=== Исходные данные ===
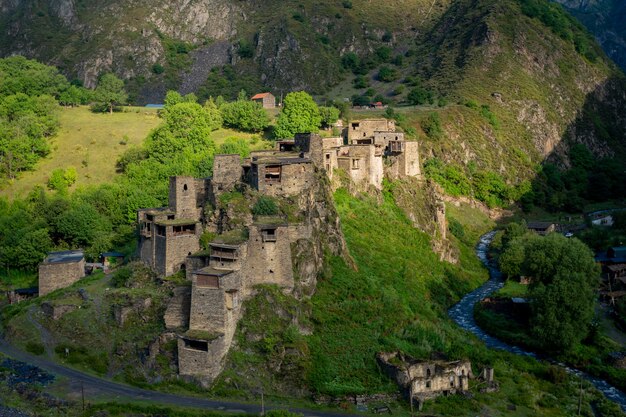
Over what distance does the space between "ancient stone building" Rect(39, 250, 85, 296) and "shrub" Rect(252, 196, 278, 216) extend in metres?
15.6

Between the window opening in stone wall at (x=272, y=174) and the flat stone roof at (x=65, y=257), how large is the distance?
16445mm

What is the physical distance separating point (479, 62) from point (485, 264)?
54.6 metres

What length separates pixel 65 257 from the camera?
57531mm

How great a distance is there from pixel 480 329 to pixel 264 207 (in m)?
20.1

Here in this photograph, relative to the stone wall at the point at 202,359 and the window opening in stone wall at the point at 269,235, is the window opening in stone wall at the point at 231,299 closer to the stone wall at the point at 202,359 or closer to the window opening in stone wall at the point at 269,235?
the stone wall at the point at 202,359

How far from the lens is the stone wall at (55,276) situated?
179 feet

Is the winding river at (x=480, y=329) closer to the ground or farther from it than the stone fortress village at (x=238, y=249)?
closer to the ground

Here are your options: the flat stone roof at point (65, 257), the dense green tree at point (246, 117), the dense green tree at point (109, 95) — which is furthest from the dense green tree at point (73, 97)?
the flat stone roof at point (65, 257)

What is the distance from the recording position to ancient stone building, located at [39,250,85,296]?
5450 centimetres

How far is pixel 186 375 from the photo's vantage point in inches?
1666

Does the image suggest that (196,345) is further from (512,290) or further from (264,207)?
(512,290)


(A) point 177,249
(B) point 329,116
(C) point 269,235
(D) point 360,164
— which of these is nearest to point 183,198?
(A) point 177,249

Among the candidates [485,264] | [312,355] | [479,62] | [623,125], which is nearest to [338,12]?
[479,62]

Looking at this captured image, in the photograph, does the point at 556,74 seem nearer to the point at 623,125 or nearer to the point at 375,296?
===
=== Исходные данные ===
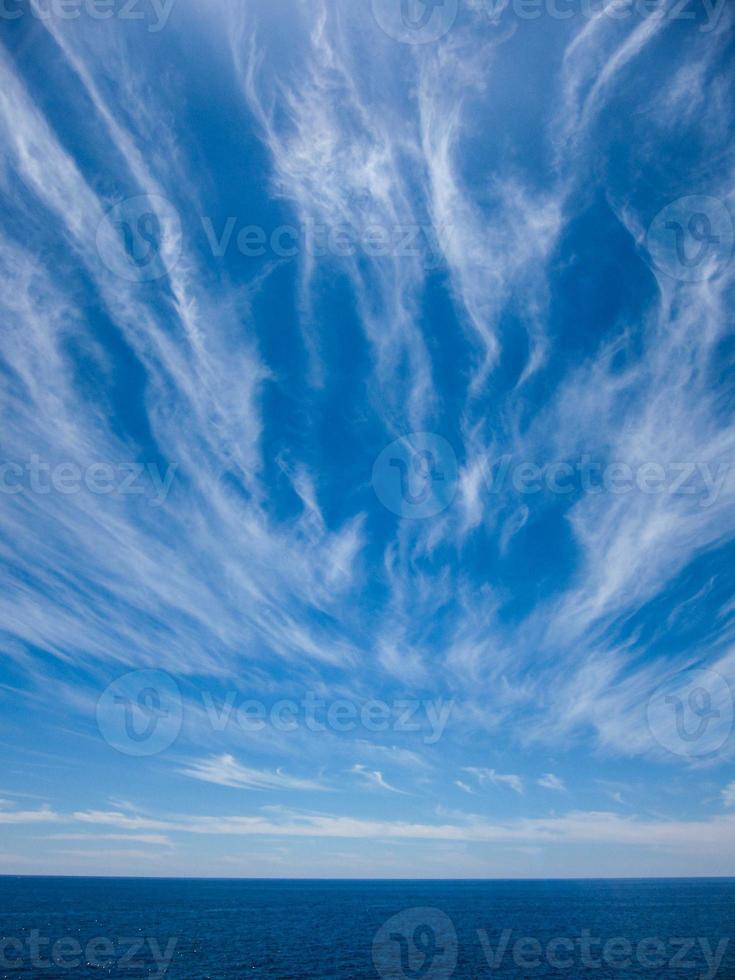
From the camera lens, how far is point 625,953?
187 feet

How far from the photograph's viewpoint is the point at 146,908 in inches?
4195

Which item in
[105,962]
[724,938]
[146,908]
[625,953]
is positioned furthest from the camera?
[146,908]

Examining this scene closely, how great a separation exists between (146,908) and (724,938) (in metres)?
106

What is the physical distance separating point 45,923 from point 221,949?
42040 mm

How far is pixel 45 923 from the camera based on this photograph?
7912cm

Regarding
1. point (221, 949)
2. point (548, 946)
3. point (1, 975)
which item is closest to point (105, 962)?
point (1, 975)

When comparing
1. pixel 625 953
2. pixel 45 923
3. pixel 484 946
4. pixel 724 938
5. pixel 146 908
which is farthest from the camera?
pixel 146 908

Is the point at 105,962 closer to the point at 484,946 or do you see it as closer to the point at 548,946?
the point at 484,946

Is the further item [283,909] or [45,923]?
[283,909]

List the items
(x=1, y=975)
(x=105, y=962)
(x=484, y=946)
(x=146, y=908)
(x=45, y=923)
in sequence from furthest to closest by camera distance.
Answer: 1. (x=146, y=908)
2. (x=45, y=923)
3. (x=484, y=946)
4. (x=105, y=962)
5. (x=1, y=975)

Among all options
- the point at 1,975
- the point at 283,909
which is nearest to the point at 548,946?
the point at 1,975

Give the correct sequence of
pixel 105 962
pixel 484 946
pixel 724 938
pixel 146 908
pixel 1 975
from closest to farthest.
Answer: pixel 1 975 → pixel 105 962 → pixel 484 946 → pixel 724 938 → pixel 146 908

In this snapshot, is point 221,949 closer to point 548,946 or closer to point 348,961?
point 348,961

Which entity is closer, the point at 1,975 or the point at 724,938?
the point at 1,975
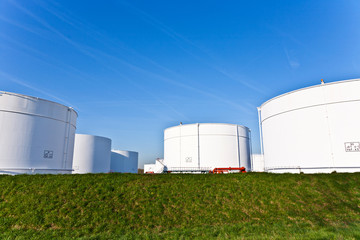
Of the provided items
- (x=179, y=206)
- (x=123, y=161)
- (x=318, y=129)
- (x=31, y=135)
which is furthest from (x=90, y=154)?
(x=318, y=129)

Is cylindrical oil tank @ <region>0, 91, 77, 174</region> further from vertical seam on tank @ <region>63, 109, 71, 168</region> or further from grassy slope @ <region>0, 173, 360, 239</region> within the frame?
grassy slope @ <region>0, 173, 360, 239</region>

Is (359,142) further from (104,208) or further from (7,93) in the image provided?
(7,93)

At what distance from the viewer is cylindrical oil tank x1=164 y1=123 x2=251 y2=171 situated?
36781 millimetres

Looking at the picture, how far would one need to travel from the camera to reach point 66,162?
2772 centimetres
===
_Ваша задача:_ Оформите как список JSON строки от той, где есть «How far from the photograph's», до той, где есть «5. (x=1, y=975)», включая обе. Каждая строка должна стать отдельным значением списка, пустые строки пропустите.

_Ответ к заданию:_
[
  "How far from the photograph's viewpoint is the point at 146,908 in inches?",
  "4195",
  "Which item in",
  "[105,962]",
  "[724,938]",
  "[146,908]",
  "[625,953]",
  "is positioned furthest from the camera?",
  "[146,908]",
  "Examining this scene closely, how great a separation exists between (146,908) and (724,938) (in metres)?",
  "106",
  "What is the physical distance separating point 45,923 from point 221,949?",
  "42040 mm",
  "How far is pixel 45 923 from the camera based on this photograph?",
  "7912cm",
  "Regarding",
  "1. point (221, 949)",
  "2. point (548, 946)",
  "3. point (1, 975)",
  "which item is closest to point (105, 962)?",
  "point (1, 975)",
  "When comparing",
  "1. pixel 625 953",
  "2. pixel 45 923",
  "3. pixel 484 946",
  "4. pixel 724 938",
  "5. pixel 146 908",
  "which is farthest from the camera?",
  "pixel 146 908",
  "Is the point at 105,962 closer to the point at 484,946 or do you see it as closer to the point at 548,946?",
  "the point at 484,946",
  "Is the further item [283,909] or [45,923]?",
  "[283,909]",
  "List the items",
  "(x=1, y=975)",
  "(x=105, y=962)",
  "(x=484, y=946)",
  "(x=146, y=908)",
  "(x=45, y=923)",
  "in sequence from furthest to closest by camera distance.",
  "Answer: 1. (x=146, y=908)",
  "2. (x=45, y=923)",
  "3. (x=484, y=946)",
  "4. (x=105, y=962)",
  "5. (x=1, y=975)"
]